While the debate is heating up on the financial independence/early retirement movement, officials in Sweden are reforming the pension system and successively raising the age of retirement to 64 years old by the year 2026. Currently, the earliest age of retirement is 61, but the average age of retirement stands at 64.5 years, according to official statistics. This indicates the present need for a significant portion of the population to work beyond the cut off age, with a financial motive. Yet, on the other hand, research continues to surface on the pros and cons of leaving the workforce early, and prompts the question from Swedish citizens: Can I retire early in Stockholm? Sweden has continued to grab headlines for having a generous approach to parental leave, its free education policy and high quality of life. But how can this equate to a better foundation for an early retirement?
Bridge The Gap Between Pensions
Stockholm happens to have a relatively large proportion of older citizens. Over 20 percent of Sweden’s inhabitants are aged 65 and over, and with life expectancy being one of the highest in the world, you can safely assume that residents of Stockholm spend a long period in retirement. One of the main things mentioned by early retirees is sorting out finances to address this longer period. One of the great things about retirement in Stockholm is that your retirement age can be somewhat flexible, and depending on yourself and your employer, you can continue to work in some capacity and earn pension rights. In addition, you are able to access your pension as early as 61 in Sweden, which partially addresses the gap that arises with early retirement. However, there is still some need to implement income sources to fund your retirement needs, especially if you choose to retire before the age of 61.
The Swedish pension system and more specifically governmental retirement pension is also a bit more proactive and providing than other countries. The Premium Pension scheme which is set for a reform beginning November 2019, allows employees to choose their preferences for the investment of their funds. Each year, employees pay approximately 2.5 percent of their salary into a chosen Pension Fund or if not chosen, the Seventh AP Fund. There is also the Occupational Pension Scheme which is funded by employers and allows employees the option of investing in private pension schemes. Over 90 percent of Sweden’s working population is covered by pension agreements like these and these schemes are seen as a positive way of allowing workers accountability for their pension. In addition, these schemes encourage an active approach to investment by employees and can help them to become well versed in the world of investment; a skill that they can use to increase their likelihood of achieving early retirement and financial stability. However, there is still some need to implement income sources to fund your retirement needs, especially if you choose to retire before the age of 61.
Establish Post Retirement Income Sources
Besides your pension, establishing a diversified income portfolio is one of the smartest things you can do. Stockholm (and Sweden in general) is possibly one of the best places you can do this, thanks to a number of relaxed loopholes on the generally high tax rules. This includes reduced or nil rates on taxes such as inheritance or capital gains taxes. For long term planning, investments such as green bonds, mutual funds, and real estate are your best bet. In 2016, Sweden’s third pension fund recorded a 9.4 percent return, showing the continued investment by the country in sustainable investment.
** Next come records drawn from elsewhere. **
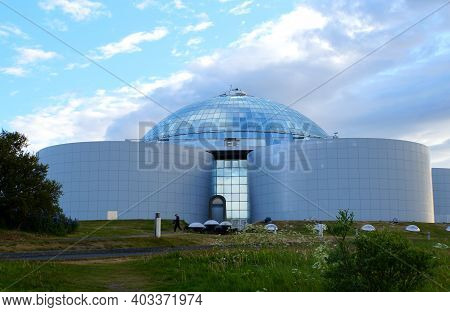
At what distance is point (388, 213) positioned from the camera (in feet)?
228

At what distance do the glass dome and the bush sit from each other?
6618 cm

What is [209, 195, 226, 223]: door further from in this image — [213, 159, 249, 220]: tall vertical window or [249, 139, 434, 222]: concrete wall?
[249, 139, 434, 222]: concrete wall

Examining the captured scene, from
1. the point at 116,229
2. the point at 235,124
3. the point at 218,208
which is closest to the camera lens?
the point at 116,229

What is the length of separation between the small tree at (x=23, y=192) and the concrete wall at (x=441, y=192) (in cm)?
7305

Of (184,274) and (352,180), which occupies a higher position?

In terms of real estate, a period of rising house prices has been followed by a swift decline during the last quarter of 2018 and 2019. For investors, this could turn out to be a good thing, since it reduces the capital needed for purchases. The key will lie in securing the market for rental such as commercial spaces where rent increased by 13 percent in 2017. Real estate investment portfolios such as Mengus can help you invest in potential commercial spaces and secure a steady income for those looking to position their finances to retire early.
Address Your Outgoings Early On – And Redirect To Your Savings
Finally, another important source of retirement income would be your savings. In this case, time will equate to leverage. This means the earlier you begin to save and implement these decisions, the more likely you are to succeed in early retirement. One way of doing so is by reducing your expenditures early on in your career. This means reducing rental or mortgage costs and living expenses, and getting rid of any debt. According to Check In Price, the average salary is 22000 SEK after taxes, and while the cost of living is adjudged to be high, so is the quality of life in the city. For parents, Sweden’s free education policy relieves a lot of financial pressure from their budget, while in terms of healthcare, the city provides free (or heavily subsidised) healthcare for retirees and the general population. With two of the key expenses being minimised, those looking to retire early have a better chance of cutting their expenses in a bid to reach their retirement fund goal.
While the city of Stockholm is often said to be one of the most expensive places to live, it can turn out to be surprisingly forgiving to retirees, including those that choose to do so a little earlier. As recommended with anyone retiring early, it is always wise to nail down a retirement plan and begin provisions early on. Establishing post-retirement income streams and cutting your expenditure to create a cash surplus will be the two key actions you can take now to ensure your dream becomes a reality.